LA TOUR-DU-PIN, France (Reuters) - With interest rates at record lows and banks still tarnished by the financial crisis, some French savers are returning to grass roots and pumping money into cows.
While France’s most popular savings account, the Livret A, offers returns of little more than 1 percent, cow owners can expect yields of 4-5 percent a year for an initial investment of around 1,200 euros ($1,700) per animal, promoters say.
Unlike the stock market, this particular cash cow is presented as low-risk, with gains based on the sale of the herd’s calves.
Pierre Marguerit, director of Gestel, a company in southeastern France that manages some 30,000 animals on behalf of 1,000 investors, said sales have doubled in the past year.
“You buy one or more cows, which are rented out to professional farmers. Your herd then increases as the years go by. A herd of 20 cows will bring you one extra cow every year, that’s roughly 4-5 percent,” said Marguerit.
Although the birth rate within the herd is higher, a portion of the offspring will make up for deaths, while others are sold off to cover the costs of rearing the animals.
However, in a particularly fertile year, the net increase can run as high as 7 percent.
Investors can choose to sell the new cows and take the cash, or allow their herd to build up over the years by keeping the offspring, then draw a regular income at retirement.
The cows are rented out for milk production, helping dairy farmers to cut their initial outlays and freeing up cash for buildings or high-tech machinery.
“There’s a real ethical side to it in that you’re helping (farmers) to run their business, and the agricultural sector is absolutely vital,” said Marguerit.
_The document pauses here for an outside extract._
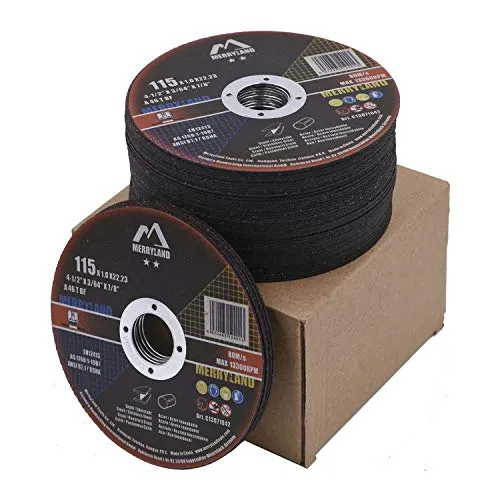Merryland 50 Stück Trennscheibe 115 X 1,0 Metall Edelstahl Stahl Craft-Line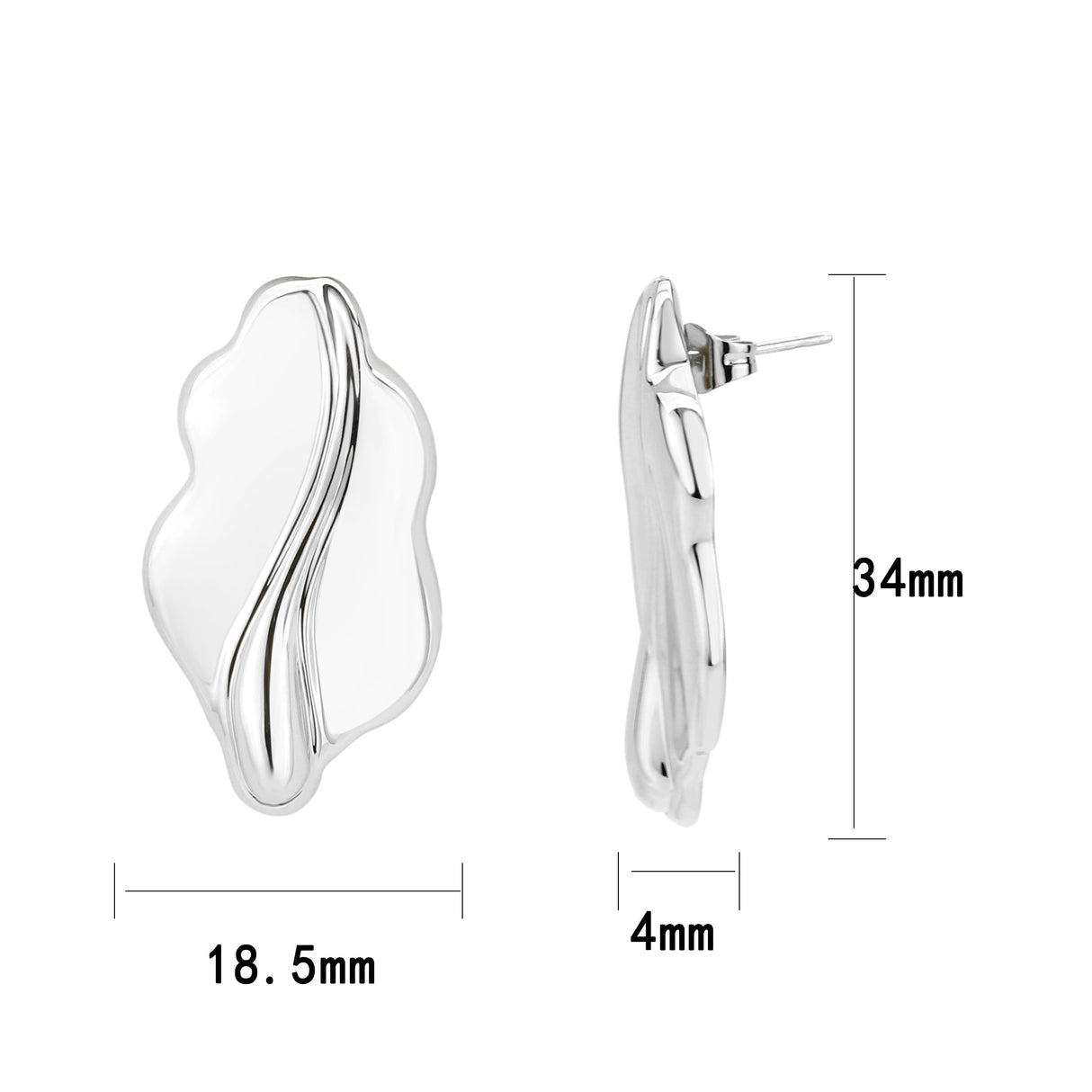 Imitation Rhodium Brass Earring with NoStone in No Stone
The value of a cow does fluctuate, depending on the price of meat, milk and animal feed. However, Marguerit said global food scarcity was sustaining the market and that the cost of a cow was little changed this year despite falling milk prices.
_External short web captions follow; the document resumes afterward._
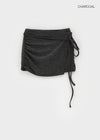 Moherne Banding Mini Wrap Skirt Pants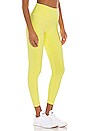 view 2 of 4 7/8 High Waist Airbrush Legging in Shock Yellow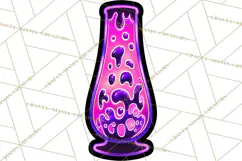 Neon 80s Clipart PNG, Retro Sticker Art & Sayings Product Image 2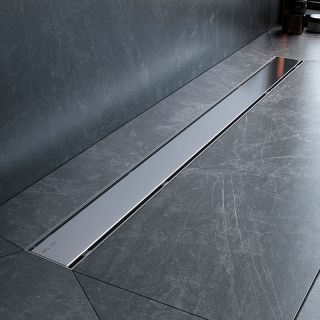 Душевой лоток AM.PM PrimeFlow 90 W02SC-U11-090-04SB с решеткой Хром матовый / под плитку Tile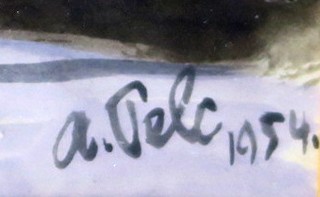 Antonín Pelc (1895 - 1967) - Městské zákoutí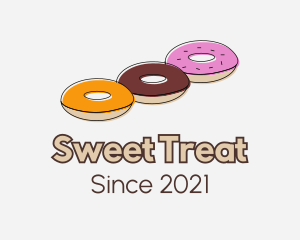 Triple Donut Snack logo design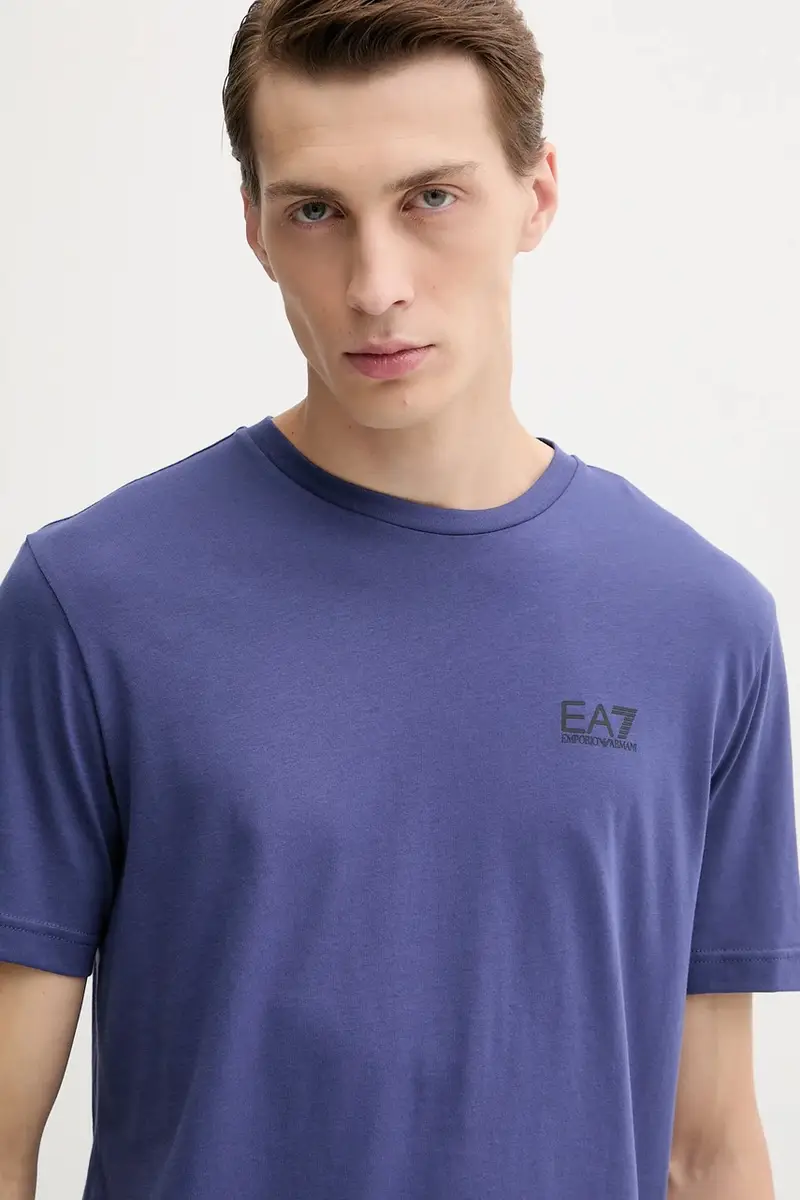 Ea7 Emporio Armani T-shirt Uomo Grigio 3671367 miniatura 4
Cow lease contracts are nothing new, and can be traced back as far as the 12th century, when monasteries leasing cattle to farmers were taxed to raise a ransom for the English king, Richard the Lionheart.
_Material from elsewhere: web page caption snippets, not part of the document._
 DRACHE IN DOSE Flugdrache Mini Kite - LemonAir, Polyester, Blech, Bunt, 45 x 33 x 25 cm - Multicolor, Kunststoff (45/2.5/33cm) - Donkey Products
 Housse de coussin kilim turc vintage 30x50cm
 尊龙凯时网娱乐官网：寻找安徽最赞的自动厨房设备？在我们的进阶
But in a country proud of its agricultural heritage, the idea has found new resonance following the recent financial turmoil, as some savers have turned away from volatile shares and toward more traditional values.
“It’s better than putting your money in the stock market or in the bank, which just makes the traders rich,” said Jean-Claude Janes, a retired executive who earns between 5,000 and 6,000 euros a year from his herd of over 60 cows.
“This is something concrete, your herd actually increases each year and it reconnects the consumer with production.”